In today's headlines:
Healthy Start, Council Still Talking Demolition: Two Morehead Hill houses behind the Healthy Start Academy charter school off W. Chapel Hill St. may still be demolished by the school purportedly to build a new playground, though a consultant for the school agreed -- reluctantly -- to talk with the Planning department about alternatives the City has identified, along streets like Arnette and Shepherd. (Herald-Sun)
Super Search Close To Start -- Largely Behind Closed Doors: DPS' school board delayed its superintendent search firm pick until Dec. 1, hours before a kitchen-table conversation on priorities. But requests from teachers and an anti-Broad Foundation parents' group activist to hold public forums for superintendent candidates and to include parents as voting participants in the search got no traction.
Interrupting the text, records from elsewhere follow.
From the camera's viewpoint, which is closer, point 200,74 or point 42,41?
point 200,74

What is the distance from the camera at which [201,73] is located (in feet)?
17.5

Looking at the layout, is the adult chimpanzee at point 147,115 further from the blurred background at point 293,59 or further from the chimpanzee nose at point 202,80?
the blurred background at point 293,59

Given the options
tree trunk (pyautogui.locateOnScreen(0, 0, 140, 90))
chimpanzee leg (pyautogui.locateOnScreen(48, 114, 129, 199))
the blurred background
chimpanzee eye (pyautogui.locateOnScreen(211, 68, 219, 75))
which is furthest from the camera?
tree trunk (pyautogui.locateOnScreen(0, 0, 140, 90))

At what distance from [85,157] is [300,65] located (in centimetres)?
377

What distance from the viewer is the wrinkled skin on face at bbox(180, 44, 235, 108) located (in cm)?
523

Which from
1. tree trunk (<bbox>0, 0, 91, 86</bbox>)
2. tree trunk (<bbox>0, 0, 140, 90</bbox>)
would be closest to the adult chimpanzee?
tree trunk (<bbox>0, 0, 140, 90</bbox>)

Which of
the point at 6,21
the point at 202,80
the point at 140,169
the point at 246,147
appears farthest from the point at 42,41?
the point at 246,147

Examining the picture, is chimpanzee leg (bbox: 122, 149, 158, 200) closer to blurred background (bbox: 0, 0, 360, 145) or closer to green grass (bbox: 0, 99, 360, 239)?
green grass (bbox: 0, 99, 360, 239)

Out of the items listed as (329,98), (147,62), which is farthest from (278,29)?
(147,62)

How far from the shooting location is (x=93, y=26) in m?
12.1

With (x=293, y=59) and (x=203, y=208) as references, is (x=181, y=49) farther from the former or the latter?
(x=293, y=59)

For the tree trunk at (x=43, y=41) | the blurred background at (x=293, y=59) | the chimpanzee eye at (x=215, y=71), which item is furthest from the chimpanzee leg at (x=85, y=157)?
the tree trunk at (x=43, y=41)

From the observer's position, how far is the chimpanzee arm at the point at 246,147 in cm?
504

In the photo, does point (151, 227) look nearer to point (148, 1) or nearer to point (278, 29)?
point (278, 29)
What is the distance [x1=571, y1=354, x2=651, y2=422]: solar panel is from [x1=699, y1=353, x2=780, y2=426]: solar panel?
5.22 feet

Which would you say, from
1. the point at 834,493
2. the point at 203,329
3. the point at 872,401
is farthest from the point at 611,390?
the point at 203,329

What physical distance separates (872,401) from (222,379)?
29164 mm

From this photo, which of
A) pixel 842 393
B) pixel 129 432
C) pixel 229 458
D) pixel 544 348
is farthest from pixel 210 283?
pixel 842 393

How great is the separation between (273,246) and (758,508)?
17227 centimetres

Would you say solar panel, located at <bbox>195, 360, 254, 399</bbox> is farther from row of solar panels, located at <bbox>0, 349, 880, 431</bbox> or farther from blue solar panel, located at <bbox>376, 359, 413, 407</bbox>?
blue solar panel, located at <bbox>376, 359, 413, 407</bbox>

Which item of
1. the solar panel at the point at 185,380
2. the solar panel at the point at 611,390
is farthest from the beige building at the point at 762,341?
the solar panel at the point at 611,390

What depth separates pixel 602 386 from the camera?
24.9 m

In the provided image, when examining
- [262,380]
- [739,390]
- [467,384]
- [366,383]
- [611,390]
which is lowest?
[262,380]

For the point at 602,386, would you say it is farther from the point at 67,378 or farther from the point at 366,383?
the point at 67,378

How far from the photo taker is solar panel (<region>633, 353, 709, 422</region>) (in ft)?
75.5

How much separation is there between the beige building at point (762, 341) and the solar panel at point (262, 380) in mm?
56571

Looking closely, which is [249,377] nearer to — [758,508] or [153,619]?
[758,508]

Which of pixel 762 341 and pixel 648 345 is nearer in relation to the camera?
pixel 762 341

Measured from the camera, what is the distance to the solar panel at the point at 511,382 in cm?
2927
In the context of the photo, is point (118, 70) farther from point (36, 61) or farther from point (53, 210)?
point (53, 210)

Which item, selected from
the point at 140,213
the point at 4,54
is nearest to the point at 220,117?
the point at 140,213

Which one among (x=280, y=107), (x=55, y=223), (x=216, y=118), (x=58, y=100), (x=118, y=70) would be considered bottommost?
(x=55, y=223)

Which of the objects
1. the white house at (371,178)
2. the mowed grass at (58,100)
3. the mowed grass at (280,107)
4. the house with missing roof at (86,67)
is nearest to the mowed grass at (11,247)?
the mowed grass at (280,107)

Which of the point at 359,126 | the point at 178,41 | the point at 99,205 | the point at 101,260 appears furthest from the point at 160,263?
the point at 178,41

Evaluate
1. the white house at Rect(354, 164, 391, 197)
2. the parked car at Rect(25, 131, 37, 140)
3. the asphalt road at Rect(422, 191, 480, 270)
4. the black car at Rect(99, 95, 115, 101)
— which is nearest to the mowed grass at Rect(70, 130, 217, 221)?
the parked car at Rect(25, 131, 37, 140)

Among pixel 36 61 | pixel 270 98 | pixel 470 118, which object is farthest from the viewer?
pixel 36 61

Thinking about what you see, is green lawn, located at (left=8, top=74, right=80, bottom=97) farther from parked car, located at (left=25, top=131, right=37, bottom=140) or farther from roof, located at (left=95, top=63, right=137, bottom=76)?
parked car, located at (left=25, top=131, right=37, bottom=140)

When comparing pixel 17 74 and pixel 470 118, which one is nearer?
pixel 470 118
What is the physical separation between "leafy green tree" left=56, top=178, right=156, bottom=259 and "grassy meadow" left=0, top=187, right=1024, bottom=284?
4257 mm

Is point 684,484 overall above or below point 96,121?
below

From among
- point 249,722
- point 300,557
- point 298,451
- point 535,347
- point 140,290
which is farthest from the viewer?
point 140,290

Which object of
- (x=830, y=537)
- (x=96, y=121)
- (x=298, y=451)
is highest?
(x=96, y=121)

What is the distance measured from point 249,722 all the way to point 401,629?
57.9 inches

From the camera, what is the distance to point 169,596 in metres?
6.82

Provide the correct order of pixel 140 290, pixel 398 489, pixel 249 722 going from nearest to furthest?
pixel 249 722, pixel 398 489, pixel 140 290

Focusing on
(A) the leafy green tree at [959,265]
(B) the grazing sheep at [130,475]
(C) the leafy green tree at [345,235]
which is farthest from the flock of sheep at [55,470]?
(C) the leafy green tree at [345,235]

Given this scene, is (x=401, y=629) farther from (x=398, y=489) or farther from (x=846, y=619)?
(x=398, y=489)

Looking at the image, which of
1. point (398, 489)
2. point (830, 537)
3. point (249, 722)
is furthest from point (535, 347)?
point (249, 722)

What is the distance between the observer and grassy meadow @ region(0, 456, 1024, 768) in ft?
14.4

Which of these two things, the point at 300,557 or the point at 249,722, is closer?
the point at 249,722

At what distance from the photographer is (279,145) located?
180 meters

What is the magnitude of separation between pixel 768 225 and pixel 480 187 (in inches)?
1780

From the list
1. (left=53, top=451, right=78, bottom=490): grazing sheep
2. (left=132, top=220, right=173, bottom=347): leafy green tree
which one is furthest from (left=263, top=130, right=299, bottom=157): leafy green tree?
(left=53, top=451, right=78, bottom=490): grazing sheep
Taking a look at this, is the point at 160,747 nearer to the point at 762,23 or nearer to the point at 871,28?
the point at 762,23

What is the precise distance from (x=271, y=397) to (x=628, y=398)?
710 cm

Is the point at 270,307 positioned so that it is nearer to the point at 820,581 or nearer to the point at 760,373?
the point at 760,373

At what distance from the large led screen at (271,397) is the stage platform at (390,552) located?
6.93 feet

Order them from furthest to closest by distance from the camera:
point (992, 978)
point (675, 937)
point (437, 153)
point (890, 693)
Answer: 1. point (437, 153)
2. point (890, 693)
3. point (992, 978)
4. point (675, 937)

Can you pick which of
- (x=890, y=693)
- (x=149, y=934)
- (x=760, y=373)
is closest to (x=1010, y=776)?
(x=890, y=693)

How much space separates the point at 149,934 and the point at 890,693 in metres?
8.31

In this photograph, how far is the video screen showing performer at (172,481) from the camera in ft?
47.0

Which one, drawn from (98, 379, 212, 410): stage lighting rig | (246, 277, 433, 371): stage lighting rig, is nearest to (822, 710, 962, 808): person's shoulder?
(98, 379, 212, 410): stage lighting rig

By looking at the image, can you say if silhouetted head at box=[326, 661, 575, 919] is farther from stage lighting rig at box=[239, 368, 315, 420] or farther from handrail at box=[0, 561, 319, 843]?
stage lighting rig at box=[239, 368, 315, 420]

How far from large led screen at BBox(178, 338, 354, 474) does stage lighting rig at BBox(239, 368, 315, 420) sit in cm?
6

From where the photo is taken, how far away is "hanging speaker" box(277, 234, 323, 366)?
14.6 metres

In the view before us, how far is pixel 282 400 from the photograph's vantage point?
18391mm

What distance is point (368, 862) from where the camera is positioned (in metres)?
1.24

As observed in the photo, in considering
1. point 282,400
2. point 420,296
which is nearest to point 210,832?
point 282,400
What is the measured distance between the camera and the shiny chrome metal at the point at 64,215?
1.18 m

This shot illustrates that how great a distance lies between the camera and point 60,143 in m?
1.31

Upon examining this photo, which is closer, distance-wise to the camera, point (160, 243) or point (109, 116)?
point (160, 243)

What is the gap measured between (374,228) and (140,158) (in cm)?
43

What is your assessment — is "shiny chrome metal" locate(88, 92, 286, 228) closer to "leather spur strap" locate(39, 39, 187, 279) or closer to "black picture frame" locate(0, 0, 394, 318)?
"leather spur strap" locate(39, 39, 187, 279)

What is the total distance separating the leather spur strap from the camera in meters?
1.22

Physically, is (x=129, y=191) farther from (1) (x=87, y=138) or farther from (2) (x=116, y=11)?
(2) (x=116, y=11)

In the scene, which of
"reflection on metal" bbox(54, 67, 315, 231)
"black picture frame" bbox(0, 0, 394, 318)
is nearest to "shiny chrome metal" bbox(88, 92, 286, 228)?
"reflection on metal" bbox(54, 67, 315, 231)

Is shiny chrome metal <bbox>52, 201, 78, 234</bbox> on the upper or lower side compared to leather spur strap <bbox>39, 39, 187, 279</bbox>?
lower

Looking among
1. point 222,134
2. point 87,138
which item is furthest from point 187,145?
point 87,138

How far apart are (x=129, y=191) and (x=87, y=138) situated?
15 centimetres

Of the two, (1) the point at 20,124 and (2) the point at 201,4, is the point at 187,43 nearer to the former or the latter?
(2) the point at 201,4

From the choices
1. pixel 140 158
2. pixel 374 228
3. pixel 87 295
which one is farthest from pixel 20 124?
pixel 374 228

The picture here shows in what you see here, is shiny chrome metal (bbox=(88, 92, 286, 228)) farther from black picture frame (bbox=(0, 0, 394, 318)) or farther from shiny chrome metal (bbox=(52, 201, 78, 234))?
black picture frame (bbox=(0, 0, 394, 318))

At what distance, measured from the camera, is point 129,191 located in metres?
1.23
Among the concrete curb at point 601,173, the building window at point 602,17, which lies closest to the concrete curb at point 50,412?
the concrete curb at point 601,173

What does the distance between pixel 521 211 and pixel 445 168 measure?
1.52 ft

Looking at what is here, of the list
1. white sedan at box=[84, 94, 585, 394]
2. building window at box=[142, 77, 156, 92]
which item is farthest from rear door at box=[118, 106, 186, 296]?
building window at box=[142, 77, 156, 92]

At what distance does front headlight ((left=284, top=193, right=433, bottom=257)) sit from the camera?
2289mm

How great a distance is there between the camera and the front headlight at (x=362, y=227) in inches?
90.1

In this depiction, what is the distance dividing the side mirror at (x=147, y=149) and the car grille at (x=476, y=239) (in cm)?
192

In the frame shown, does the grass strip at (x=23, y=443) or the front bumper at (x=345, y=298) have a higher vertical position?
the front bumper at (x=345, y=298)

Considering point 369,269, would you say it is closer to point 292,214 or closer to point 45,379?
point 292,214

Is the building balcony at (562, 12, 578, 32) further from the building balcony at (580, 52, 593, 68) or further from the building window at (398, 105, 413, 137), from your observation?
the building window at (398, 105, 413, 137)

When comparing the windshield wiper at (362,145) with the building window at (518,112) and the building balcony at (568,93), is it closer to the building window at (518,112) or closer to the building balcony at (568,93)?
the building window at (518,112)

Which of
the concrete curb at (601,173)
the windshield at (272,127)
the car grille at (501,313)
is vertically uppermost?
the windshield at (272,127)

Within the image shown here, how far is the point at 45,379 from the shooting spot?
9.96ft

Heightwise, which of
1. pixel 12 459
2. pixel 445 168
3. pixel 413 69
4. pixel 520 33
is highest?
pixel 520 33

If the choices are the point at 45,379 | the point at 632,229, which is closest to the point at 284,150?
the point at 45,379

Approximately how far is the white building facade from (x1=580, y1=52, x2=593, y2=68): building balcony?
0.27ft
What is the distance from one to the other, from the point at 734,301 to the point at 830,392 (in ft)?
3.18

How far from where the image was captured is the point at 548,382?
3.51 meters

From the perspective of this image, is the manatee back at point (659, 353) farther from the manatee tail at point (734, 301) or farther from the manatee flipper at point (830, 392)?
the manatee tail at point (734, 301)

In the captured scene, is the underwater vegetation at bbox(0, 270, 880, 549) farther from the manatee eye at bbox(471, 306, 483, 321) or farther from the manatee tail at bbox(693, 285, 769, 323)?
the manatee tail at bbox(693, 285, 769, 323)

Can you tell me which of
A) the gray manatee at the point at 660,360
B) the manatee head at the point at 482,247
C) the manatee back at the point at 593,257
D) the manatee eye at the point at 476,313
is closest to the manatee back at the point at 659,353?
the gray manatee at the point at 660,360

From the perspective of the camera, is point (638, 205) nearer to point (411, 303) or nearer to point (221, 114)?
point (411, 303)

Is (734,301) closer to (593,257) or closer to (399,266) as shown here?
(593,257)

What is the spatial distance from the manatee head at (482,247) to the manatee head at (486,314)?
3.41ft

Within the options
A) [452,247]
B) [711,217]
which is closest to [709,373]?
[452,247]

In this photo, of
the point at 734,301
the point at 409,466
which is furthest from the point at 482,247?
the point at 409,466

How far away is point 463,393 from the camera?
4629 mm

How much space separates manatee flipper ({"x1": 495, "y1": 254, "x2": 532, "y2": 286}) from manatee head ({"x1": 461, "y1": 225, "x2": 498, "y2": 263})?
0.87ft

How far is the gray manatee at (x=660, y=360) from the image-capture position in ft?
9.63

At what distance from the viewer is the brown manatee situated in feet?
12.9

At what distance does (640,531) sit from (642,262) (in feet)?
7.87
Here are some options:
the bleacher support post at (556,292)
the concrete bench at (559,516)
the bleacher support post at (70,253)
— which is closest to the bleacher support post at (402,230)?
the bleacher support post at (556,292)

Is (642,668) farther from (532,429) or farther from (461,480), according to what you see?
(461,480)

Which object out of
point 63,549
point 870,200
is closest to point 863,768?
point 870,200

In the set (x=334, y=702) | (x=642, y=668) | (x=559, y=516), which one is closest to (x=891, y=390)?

School board chair Minnie Forte-Brown cited top candidates' unwillingness to go through a public search while they hold a job elsewhere and state laws on who can vote on a hiring decision as the rationales. (Herald-Sun)
Employers, Schools on H1N1: DPS is seeing about a 1% bump in absenteeism this year, though inexplicably, the school system the Herald-Sun it's not tracking influenza-related illnesses. Er, 'kay. Meanwhile, the Paxton paper looks at preparations at a variety of private businesses, most of which say they're counting on employees to follow common-sense approaches to wellness to keep clean and stay home if ill. (Herald-Sun #1, #2)
Royal Oaks Sees Second Fire: The Royal Oaks apartment complex suffered its second fire in a month on Thu. morning, damaging ten units and causing a minor knee injury to a firefighter. The first fire was found to be arson; no word on the cause of this latest fire in the South Square-area complex. (Herald-Sun)
Oh Ho, The Wells Fargo (ATM) Wagon Is A-Coming Down The Street: Those creepy commercials showing the shadow of a stagecoach blotting out features on the landscape? Well, the Californicaton of Wachovia -- which we at BCR like to think of as San Francisco's revenge over the decimation of Bank of America's HQ years ago -- show change is in fact on its way. New ATMs with high-tech functionality (like check summation without envelopes) are rolling out in a co-branded fashion. The Wachovia brand won't disappear in Durham and the rest of NC until sometime in 2011, the last part of the country to see the old name stick. (N&O)
East Durham Children's Initative Gearing Up: The effort, modeled on the Harlem Children's Zone, got an airing at the Religious Coalition for a Non-Violent Durham meeting this week. The effort is applying for federal funding but will move forward whether or not it gets it; the plan is to unify existing and new services for youth in impoverished NECD to provide cradle-to-college support for every child to break the cycle of poverty. (Herald-Sun)
I don't think it's realistic to expect a school system to track flu-related absences. On what basis will they decide which absences are due to flu and which are due to other illness?? School officials are not health care providers.
To diagnose flu it boils down to a judgement call for most health care providers anyway. This is because a) CDC recommends H1N1 testing only for patients who are so sick they're hospitalized, or for certain other specific scenarios, and b) "rapid flu tests" are terribly inaccurate for H1N1 [http://www.cdc.gov/h1n1flu/diagnostic_testing_public_qa.htm].
So unless we expect school officials to make the judgement call that medical professionals are trained to make, don't hold their feet to the fire on this :)
Best schools can do is accept a parent's reported reason for their child missing school. That's got to have a large margin of error, though--if a parent reports their child is sick with "flu," it doesn't mean health care providers made the diagnosis. As a health care provider myself I can tell you that patients have any number of ideas about what "flu" means.
Posted by: M | November 20, 2009 at 09:16 AM
There are a variety of creative, no-cost approaches the Council could take to put serious pressure on Health Start Academy. Here are just some text change possibilities:
1) Text change to prohibit the construction of accessory uses following demolition of historically signficiant sites.
2) Text change to outlaw private playgrounds more than XXX feet from the primary educational structure.
3) Text change prohibit outdoor recreation uses, other than publicly available parks, etc., within this particular zone or overlay district.
4) Text change requiring a separate minor/major special use permit for the construction of private school playgrounds. (This might raise vesting issues.)
5) Text change to impose very high standards for private playgrounds constructed in certain historic neighborhoods.
Etc., etc., etc...
Sure the Academy could still choose to demolish the houses but they'd be stuck with less valuable, empty lots for a long, long time.